Maurice Denis, la religion de l'art

Le Musée d'Orsay à Paris rend hommage à Maurice Denis à travers une belle exposition. Une oeuvre singulièrement anachronique au regard de l'histoire de l'art du XXe siècle.

Il n'avait pas 15 ans, mais déjà une idée très précise de son avenir. "Il faut que je sois peintre chrétien [...]. Et puis je ferai de l'Art, de l'Art en masse, en tout et partout", confie Maurice Denis (1870-1943) à son journal en 1885. Mission accomplie. Car sa vie durant, le peintre -initiateur et théoricien du nabisme- s'est acharné à appliquer ce programme. En témoignent l'exposition que lui consacre actuellement le musée d'Orsay.

Pour l'occasion, les commissaires ont rassemblé les plus beaux tableaux ou panneaux décoratifs exécutés par l'artiste. Déroulés dans un ordre chronologique, l'ensemble donne à voir l'évolution d'un extraordinaire coloriste proche des avant-gardes à ses débuts, avant de se replier sur un classicisme singulièrement anachronique au moment où ses contemporains, Picasso en tête, bousculaient l'ordre établi de l'histoire de l'art.

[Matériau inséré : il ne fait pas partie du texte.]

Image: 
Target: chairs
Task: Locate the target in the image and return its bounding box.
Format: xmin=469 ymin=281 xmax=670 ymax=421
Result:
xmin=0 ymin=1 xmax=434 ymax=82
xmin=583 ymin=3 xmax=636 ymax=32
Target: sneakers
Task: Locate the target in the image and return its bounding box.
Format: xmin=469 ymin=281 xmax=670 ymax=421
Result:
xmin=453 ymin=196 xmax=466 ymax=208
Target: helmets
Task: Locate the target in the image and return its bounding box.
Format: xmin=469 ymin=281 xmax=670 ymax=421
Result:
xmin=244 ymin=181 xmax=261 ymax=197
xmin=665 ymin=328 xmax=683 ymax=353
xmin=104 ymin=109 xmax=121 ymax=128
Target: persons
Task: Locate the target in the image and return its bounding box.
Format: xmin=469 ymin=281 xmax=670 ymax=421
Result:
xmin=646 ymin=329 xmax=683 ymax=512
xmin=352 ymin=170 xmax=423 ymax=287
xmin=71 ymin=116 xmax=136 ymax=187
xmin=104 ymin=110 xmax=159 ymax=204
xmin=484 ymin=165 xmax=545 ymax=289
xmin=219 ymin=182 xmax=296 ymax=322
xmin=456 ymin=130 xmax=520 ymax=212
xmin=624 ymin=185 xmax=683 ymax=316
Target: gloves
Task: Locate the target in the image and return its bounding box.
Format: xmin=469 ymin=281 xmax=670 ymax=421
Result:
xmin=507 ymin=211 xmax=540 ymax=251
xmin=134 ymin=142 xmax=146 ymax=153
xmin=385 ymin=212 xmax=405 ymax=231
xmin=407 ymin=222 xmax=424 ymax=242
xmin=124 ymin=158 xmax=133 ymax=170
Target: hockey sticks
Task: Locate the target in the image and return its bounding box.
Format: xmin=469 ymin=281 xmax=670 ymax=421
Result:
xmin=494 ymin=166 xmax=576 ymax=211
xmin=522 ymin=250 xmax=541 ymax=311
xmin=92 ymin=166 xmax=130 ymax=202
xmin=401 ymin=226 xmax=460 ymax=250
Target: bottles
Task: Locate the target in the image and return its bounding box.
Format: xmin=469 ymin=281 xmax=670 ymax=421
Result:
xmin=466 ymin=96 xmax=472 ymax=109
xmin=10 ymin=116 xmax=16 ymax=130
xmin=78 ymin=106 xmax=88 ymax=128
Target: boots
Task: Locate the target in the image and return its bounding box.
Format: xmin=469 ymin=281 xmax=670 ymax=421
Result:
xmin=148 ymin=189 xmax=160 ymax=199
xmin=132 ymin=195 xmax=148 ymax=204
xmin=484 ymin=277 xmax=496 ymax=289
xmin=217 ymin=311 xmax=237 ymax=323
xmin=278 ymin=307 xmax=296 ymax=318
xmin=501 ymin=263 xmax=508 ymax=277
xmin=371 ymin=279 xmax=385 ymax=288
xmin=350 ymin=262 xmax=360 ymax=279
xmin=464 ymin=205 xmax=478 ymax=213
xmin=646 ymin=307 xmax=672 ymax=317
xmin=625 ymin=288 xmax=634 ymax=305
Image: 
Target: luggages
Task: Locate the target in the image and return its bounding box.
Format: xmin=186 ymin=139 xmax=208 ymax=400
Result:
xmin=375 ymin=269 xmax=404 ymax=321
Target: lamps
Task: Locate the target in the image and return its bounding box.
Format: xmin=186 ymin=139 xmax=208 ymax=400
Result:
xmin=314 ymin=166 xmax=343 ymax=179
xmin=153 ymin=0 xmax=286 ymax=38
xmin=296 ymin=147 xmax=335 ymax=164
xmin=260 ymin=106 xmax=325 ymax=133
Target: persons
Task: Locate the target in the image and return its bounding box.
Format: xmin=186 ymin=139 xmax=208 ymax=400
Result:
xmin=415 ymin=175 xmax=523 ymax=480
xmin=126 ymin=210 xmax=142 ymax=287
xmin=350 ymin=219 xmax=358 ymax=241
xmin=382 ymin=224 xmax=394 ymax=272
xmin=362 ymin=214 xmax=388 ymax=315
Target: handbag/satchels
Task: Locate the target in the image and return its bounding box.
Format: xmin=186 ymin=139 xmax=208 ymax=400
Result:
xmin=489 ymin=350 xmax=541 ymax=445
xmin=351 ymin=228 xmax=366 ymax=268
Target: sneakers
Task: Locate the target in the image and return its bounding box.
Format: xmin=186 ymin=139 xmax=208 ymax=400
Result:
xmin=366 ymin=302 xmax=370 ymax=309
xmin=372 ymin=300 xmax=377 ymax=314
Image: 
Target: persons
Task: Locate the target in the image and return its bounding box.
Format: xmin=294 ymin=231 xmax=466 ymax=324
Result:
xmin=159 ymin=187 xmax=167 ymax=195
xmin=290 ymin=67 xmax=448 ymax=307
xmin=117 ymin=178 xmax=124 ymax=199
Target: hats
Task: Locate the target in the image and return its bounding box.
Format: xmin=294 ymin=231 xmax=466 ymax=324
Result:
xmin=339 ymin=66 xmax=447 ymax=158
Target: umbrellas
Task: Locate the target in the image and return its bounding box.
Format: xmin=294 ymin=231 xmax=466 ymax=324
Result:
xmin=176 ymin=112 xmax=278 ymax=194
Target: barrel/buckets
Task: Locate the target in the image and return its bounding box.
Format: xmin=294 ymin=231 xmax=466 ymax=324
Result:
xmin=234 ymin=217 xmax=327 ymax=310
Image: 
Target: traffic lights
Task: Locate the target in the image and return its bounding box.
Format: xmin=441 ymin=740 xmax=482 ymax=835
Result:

Intimement mêlées, l'oeuvre et la vie de Maurice Denis se sont toujours organisées autour d'une sainte trinité : l'art, l'amour et la religion. Trois dates jalonnent son parcours. 1890, tout d'abord. Non seulement le jeune homme rencontre sa future femme (elle deviendra par la suite une figure récurrente de sa peinture), mais il découvre aussi le fameux "Talisman", cette huile peinte par Sérusier sous la directive de Gauguin. De quoi lancer le mouvement Nabis et inspirer à Maurice Denis -alors influencé par les estampes japonaises, Puvis de Chavannes ou Seurat- un ensemble de petits tableaux aux couleurs vibrantes, parfois brûlantes, d'une beauté à couper le souffle, dans lesquels s'entremêlent encore avec douceur sacré et profane.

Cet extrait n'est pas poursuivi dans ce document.